### Prompt
Please set out all of these records as a numbered list, skipping blank lines and leaving the pictures out.

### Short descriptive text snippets
*** Begin section ***
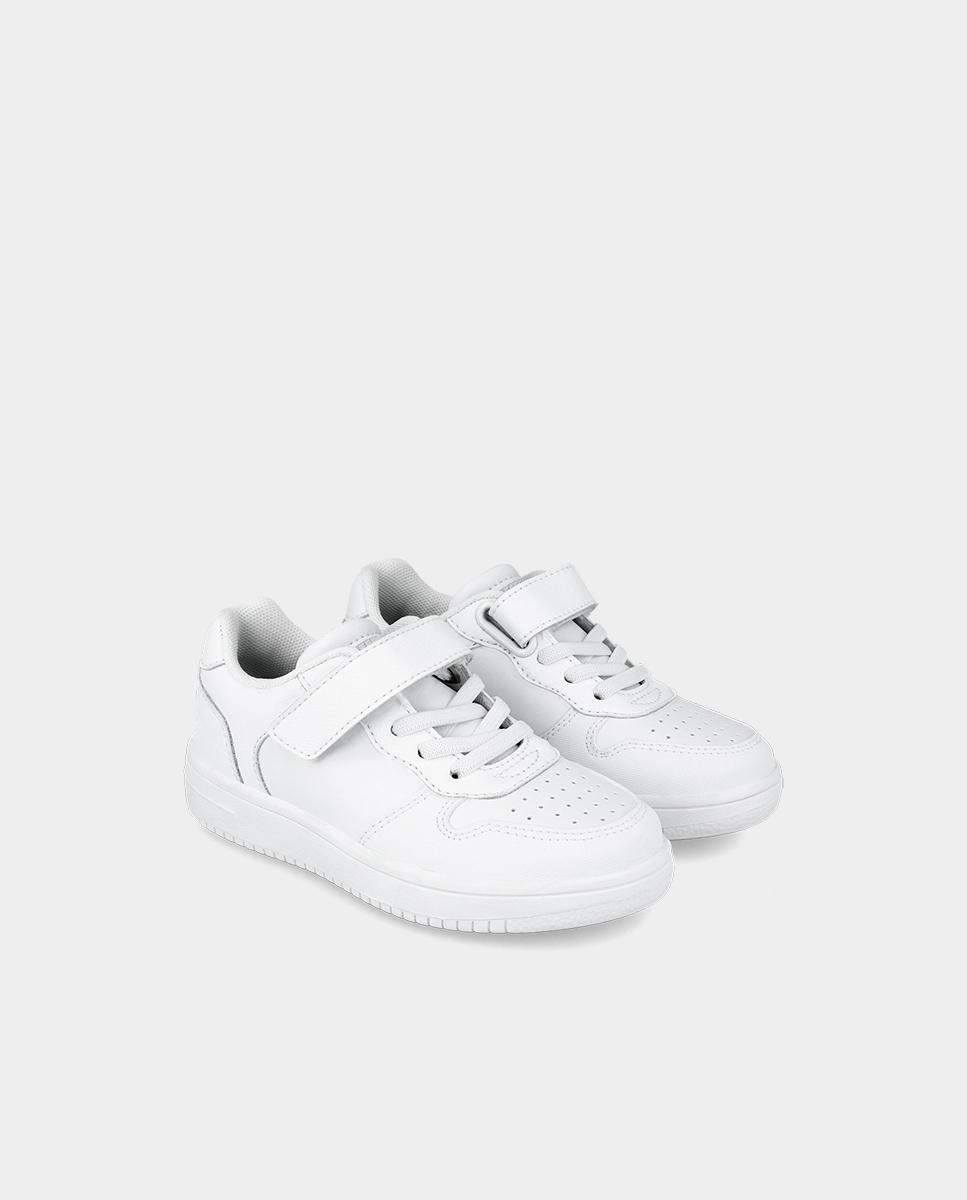 Zapatillas deportivas de niño de piel con cierre de cordones y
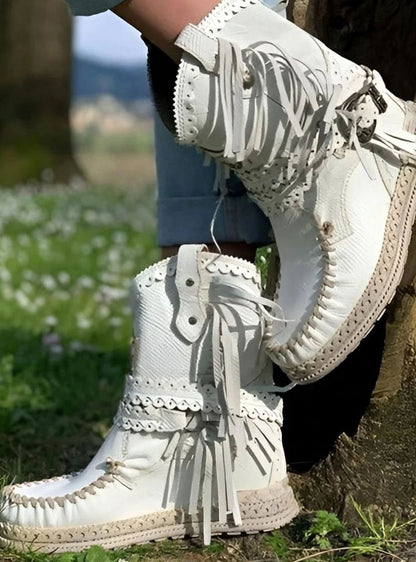 Homixa women's boho western boots with fringe, buckle accents, and decorative stitching showcasing a stylish Western footwear design.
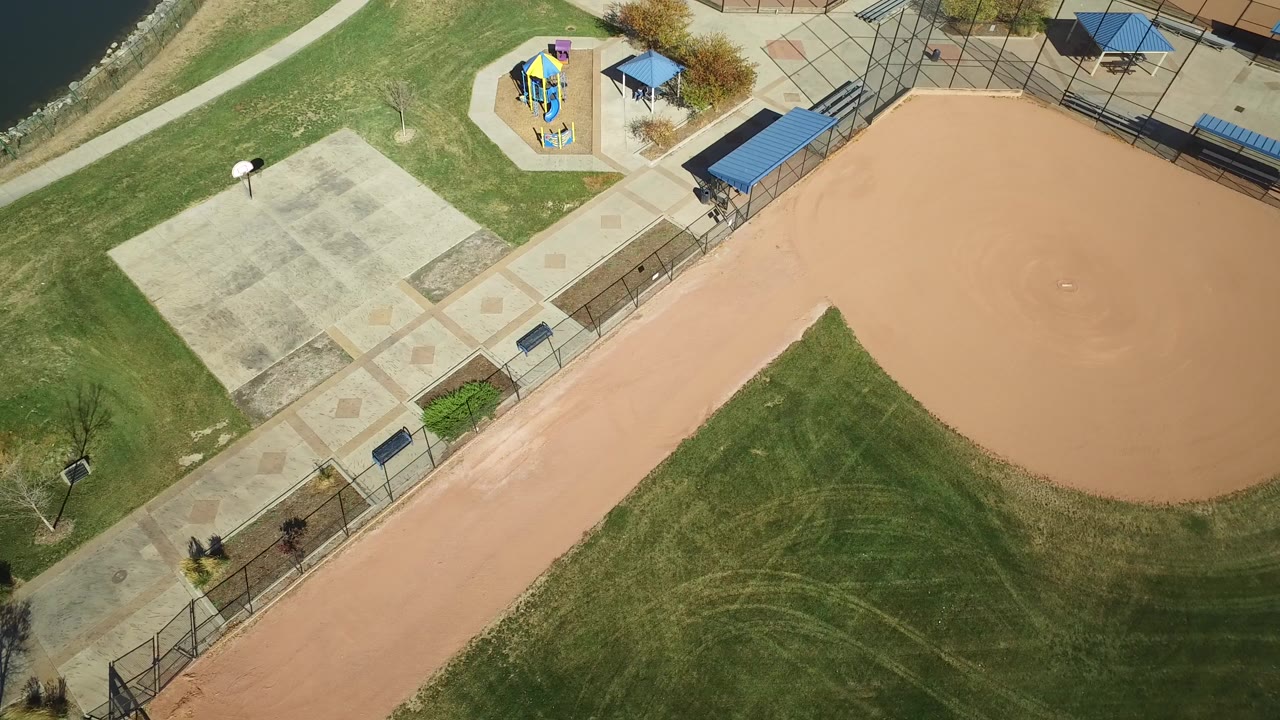 Overhead frame in Hidden Lake, Colorado showing the baseball infield edge on the right, concrete walkways, blue shade roofs, a small playground, grass, lake shore, and no visible people.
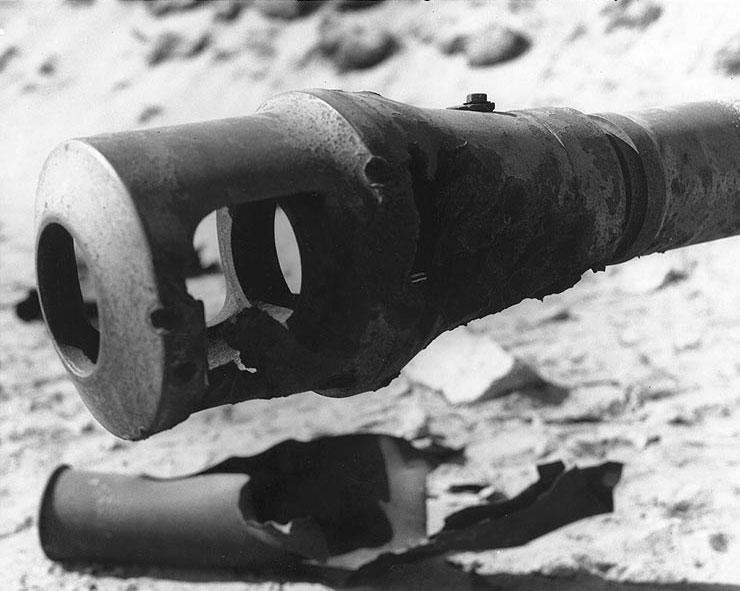 Damaged muzzle brake of a German 88mm gun, located in one of Utah Beach's gun emplacements; photo taken on 15 Sep 1944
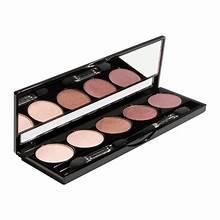 Opened eyeshadow palette with neutral and pink shades
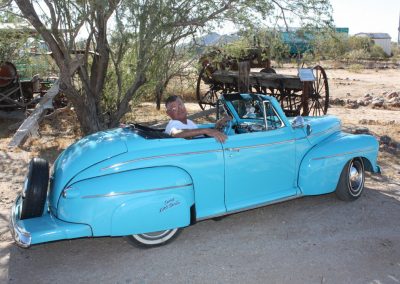 Ernie inside the '42 Deluxe Convertible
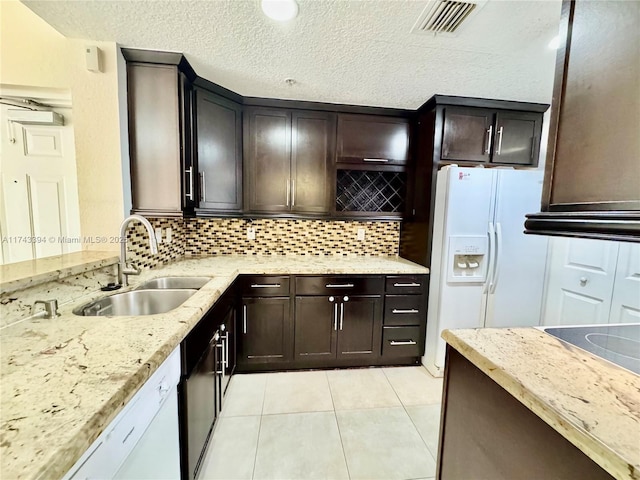 kitchen featuring dark brown cabinets, sink, backsplash, and white appliances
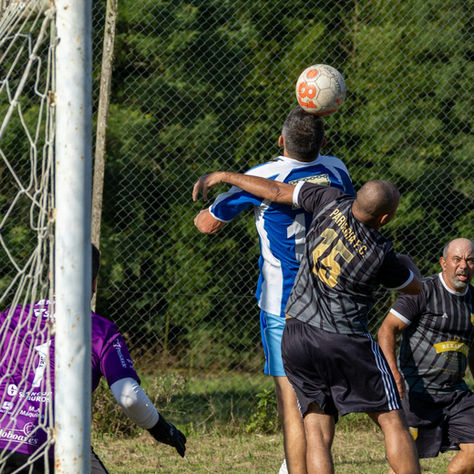 Football players competing for a header on goal under match pressure - training tips for Bournemouth and Poole football players.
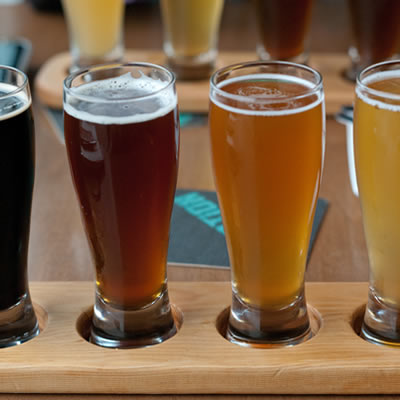 This sample flight includes (left to right) stout, red ale, IPA and a wheat beer, but drink these right to left.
*** End section ***
### Answer space
1.  Zapatillas deportivas de niño de piel con cierre de cordones y
2.  Homixa women's boho western boots with fringe, buckle accents, and decorative stitching showcasing a stylish Western footwear design.
3.  Overhead frame in Hidden Lake, Colorado showing the baseball infield edge on the right, concrete walkways, blue shade roofs, a small playground, grass, lake shore, and no visible people.
4.  Damaged muzzle brake of a German 88mm gun, located in one of Utah Beach's gun emplacements; photo taken on 15 Sep 1944
5.  Opened eyeshadow palette with neutral and pink shades
6.  Ernie inside the '42 Deluxe Convertible
7.  kitchen featuring dark brown cabinets, sink, backsplash, and white appliances
8.  Football players competing for a header on goal under match pressure - training tips for Bournemouth and Poole football players.
9.  This sample flight includes (left to right) stout, red ale, IPA and a wheat beer, but drink these right to left.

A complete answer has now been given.